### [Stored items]
++++

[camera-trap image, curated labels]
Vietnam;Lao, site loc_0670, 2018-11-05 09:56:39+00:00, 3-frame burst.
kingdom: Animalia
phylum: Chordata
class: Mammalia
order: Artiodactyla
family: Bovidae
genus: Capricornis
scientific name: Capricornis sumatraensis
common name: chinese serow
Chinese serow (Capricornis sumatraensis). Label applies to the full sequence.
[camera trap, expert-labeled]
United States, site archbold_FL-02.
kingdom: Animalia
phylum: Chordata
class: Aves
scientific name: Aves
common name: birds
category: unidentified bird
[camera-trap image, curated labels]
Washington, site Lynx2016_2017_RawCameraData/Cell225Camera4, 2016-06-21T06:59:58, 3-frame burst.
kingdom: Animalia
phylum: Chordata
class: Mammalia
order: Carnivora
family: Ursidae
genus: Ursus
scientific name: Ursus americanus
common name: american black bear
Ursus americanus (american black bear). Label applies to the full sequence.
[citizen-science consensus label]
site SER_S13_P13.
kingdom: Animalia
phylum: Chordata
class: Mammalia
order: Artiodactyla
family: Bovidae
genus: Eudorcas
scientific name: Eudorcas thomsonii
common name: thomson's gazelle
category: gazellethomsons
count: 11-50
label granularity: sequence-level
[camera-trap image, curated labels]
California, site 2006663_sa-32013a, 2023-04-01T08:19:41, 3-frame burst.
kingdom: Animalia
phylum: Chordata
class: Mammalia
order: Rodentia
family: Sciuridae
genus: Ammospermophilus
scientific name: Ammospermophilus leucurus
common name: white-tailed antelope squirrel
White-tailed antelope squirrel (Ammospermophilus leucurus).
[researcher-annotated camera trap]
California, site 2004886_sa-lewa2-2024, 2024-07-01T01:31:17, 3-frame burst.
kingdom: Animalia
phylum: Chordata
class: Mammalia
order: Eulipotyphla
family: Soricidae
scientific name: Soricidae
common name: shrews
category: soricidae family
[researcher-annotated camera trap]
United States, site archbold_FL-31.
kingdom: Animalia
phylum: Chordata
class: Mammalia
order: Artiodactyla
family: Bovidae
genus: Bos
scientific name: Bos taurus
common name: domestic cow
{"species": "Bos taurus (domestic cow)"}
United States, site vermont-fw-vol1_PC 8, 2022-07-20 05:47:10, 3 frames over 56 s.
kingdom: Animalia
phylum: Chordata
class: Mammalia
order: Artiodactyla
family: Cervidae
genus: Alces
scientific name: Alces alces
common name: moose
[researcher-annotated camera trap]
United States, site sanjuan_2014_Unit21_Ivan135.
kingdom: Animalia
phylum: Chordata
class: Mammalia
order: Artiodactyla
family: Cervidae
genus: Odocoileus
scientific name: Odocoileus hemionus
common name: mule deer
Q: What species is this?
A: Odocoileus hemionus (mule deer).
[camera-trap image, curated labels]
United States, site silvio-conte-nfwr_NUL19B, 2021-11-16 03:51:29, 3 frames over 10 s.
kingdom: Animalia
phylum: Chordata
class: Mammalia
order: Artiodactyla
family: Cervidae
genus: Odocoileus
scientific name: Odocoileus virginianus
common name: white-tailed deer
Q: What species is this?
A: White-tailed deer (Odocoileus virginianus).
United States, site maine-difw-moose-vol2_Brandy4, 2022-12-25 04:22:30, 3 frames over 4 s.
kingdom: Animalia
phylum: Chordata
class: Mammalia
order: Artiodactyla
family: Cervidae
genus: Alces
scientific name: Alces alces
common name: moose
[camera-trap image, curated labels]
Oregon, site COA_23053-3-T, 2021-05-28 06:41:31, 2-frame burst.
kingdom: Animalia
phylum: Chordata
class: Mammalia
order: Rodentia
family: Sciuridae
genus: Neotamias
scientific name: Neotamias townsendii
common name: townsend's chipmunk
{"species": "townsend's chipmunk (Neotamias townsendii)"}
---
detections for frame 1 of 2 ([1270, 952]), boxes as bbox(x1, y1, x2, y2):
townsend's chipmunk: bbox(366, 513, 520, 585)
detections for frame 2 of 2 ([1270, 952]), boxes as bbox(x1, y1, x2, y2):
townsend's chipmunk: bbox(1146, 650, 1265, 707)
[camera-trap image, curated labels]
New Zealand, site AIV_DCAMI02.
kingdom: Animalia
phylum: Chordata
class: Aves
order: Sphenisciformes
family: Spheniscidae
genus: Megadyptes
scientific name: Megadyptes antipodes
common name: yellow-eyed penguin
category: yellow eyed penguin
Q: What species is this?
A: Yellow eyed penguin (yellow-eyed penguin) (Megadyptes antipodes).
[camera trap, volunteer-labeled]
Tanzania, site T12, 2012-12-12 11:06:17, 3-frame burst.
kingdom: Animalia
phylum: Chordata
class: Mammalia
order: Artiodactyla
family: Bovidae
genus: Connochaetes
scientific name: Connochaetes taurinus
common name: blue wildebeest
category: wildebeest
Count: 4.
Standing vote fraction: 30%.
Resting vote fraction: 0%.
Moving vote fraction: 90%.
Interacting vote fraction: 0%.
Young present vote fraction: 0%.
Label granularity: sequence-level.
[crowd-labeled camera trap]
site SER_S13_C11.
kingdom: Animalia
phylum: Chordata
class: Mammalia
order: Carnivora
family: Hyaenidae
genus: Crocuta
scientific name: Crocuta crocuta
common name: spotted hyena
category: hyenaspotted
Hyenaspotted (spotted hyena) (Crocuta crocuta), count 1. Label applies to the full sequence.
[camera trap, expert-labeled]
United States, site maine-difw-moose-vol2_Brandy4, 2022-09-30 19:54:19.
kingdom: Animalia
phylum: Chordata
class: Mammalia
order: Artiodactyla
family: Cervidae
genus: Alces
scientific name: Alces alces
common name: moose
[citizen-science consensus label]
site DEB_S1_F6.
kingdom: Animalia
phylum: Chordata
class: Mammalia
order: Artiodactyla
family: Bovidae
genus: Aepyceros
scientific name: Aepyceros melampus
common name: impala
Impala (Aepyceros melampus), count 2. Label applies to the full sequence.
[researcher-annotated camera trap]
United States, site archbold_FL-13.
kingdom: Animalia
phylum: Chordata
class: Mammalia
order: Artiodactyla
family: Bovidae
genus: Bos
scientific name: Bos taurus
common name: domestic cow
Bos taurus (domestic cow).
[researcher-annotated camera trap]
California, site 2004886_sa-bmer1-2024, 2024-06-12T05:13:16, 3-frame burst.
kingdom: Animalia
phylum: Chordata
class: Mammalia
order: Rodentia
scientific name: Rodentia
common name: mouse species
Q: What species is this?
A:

++++

### [Task instructions]
Output the data exactly, so that every line matches the original.

### [Completed exercise]
[camera-trap image, curated labels]
Vietnam;Lao, site loc_0670, 2018-11-05 09:56:39+00:00, 3-frame burst.
kingdom: Animalia
phylum: Chordata
class: Mammalia
order: Artiodactyla
family: Bovidae
genus: Capricornis
scientific name: Capricornis sumatraensis
common name: chinese serow
Chinese serow (Capricornis sumatraensis). Label applies to the full sequence.
[camera trap, expert-labeled]
United States, site archbold_FL-02.
kingdom: Animalia
phylum: Chordata
class: Aves
scientific name: Aves
common name: birds
category: unidentified bird
[camera-trap image, curated labels]
Washington, site Lynx2016_2017_RawCameraData/Cell225Camera4, 2016-06-21T06:59:58, 3-frame burst.
kingdom: Animalia
phylum: Chordata
class: Mammalia
order: Carnivora
family: Ursidae
genus: Ursus
scientific name: Ursus americanus
common name: american black bear
Ursus americanus (american black bear). Label applies to the full sequence.
[citizen-science consensus label]
site SER_S13_P13.
kingdom: Animalia
phylum: Chordata
class: Mammalia
order: Artiodactyla
family: Bovidae
genus: Eudorcas
scientific name: Eudorcas thomsonii
common name: thomson's gazelle
category: gazellethomsons
count: 11-50
label granularity: sequence-level
[camera-trap image, curated labels]
California, site 2006663_sa-32013a, 2023-04-01T08:19:41, 3-frame burst.
kingdom: Animalia
phylum: Chordata
class: Mammalia
order: Rodentia
family: Sciuridae
genus: Ammospermophilus
scientific name: Ammospermophilus leucurus
common name: white-tailed antelope squirrel
White-tailed antelope squirrel (Ammospermophilus leucurus).
[researcher-annotated camera trap]
California, site 2004886_sa-lewa2-2024, 2024-07-01T01:31:17, 3-frame burst.
kingdom: Animalia
phylum: Chordata
class: Mammalia
order: Eulipotyphla
family: Soricidae
scientific name: Soricidae
common name: shrews
category: soricidae family
[researcher-annotated camera trap]
United States, site archbold_FL-31.
kingdom: Animalia
phylum: Chordata
class: Mammalia
order: Artiodactyla
family: Bovidae
genus: Bos
scientific name: Bos taurus
common name: domestic cow
{"species": "Bos taurus (domestic cow)"}
United States, site vermont-fw-vol1_PC 8, 2022-07-20 05:47:10, 3 frames over 56 s.
kingdom: Animalia
phylum: Chordata
class: Mammalia
order: Artiodactyla
family: Cervidae
genus: Alces
scientific name: Alces alces
common name: moose
[researcher-annotated camera trap]
United States, site sanjuan_2014_Unit21_Ivan135.
kingdom: Animalia
phylum: Chordata
class: Mammalia
order: Artiodactyla
family: Cervidae
genus: Odocoileus
scientific name: Odocoileus hemionus
common name: mule deer
Q: What species is this?
A: Odocoileus hemionus (mule deer).
[camera-trap image, curated labels]
United States, site silvio-conte-nfwr_NUL19B, 2021-11-16 03:51:29, 3 frames over 10 s.
kingdom: Animalia
phylum: Chordata
class: Mammalia
order: Artiodactyla
family: Cervidae
genus: Odocoileus
scientific name: Odocoileus virginianus
common name: white-tailed deer
Q: What species is this?
A: White-tailed deer (Odocoileus virginianus).
United States, site maine-difw-moose-vol2_Brandy4, 2022-12-25 04:22:30, 3 frames over 4 s.
kingdom: Animalia
phylum: Chordata
class: Mammalia
order: Artiodactyla
family: Cervidae
genus: Alces
scientific name: Alces alces
common name: moose
[camera-trap image, curated labels]
Oregon, site COA_23053-3-T, 2021-05-28 06:41:31, 2-frame burst.
kingdom: Animalia
phylum: Chordata
class: Mammalia
order: Rodentia
family: Sciuridae
genus: Neotamias
scientific name: Neotamias townsendii
common name: townsend's chipmunk
{"species": "townsend's chipmunk (Neotamias townsendii)"}
---
detections for frame 1 of 2 ([1270, 952]), boxes as bbox(x1, y1, x2, y2):
townsend's chipmunk: bbox(366, 513, 520, 585)
detections for frame 2 of 2 ([1270, 952]), boxes as bbox(x1, y1, x2, y2):
townsend's chipmunk: bbox(1146, 650, 1265, 707)
[camera-trap image, curated labels]
New Zealand, site AIV_DCAMI02.
kingdom: Animalia
phylum: Chordata
class: Aves
order: Sphenisciformes
family: Spheniscidae
genus: Megadyptes
scientific name: Megadyptes antipodes
common name: yellow-eyed penguin
category: yellow eyed penguin
Q: What species is this?
A: Yellow eyed penguin (yellow-eyed penguin) (Megadyptes antipodes).
[camera trap, volunteer-labeled]
Tanzania, site T12, 2012-12-12 11:06:17, 3-frame burst.
kingdom: Animalia
phylum: Chordata
class: Mammalia
order: Artiodactyla
family: Bovidae
genus: Connochaetes
scientific name: Connochaetes taurinus
common name: blue wildebeest
category: wildebeest
Count: 4.
Standing vote fraction: 30%.
Resting vote fraction: 0%.
Moving vote fraction: 90%.
Interacting vote fraction: 0%.
Young present vote fraction: 0%.
Label granularity: sequence-level.
[crowd-labeled camera trap]
site SER_S13_C11.
kingdom: Animalia
phylum: Chordata
class: Mammalia
order: Carnivora
family: Hyaenidae
genus: Crocuta
scientific name: Crocuta crocuta
common name: spotted hyena
category: hyenaspotted
Hyenaspotted (spotted hyena) (Crocuta crocuta), count 1. Label applies to the full sequence.
[camera trap, expert-labeled]
United States, site maine-difw-moose-vol2_Brandy4, 2022-09-30 19:54:19.
kingdom: Animalia
phylum: Chordata
class: Mammalia
order: Artiodactyla
family: Cervidae
genus: Alces
scientific name: Alces alces
common name: moose
[citizen-science consensus label]
site DEB_S1_F6.
kingdom: Animalia
phylum: Chordata
class: Mammalia
order: Artiodactyla
family: Bovidae
genus: Aepyceros
scientific name: Aepyceros melampus
common name: impala
Impala (Aepyceros melampus), count 2. Label applies to the full sequence.
[researcher-annotated camera trap]
United States, site archbold_FL-13.
kingdom: Animalia
phylum: Chordata
class: Mammalia
order: Artiodactyla
family: Bovidae
genus: Bos
scientific name: Bos taurus
common name: domestic cow
Bos taurus (domestic cow).
[researcher-annotated camera trap]
California, site 2004886_sa-bmer1-2024, 2024-06-12T05:13:16, 3-frame burst.
kingdom: Animalia
phylum: Chordata
class: Mammalia
order: Rodentia
scientific name: Rodentia
common name: mouse species
Q: What species is this?
A:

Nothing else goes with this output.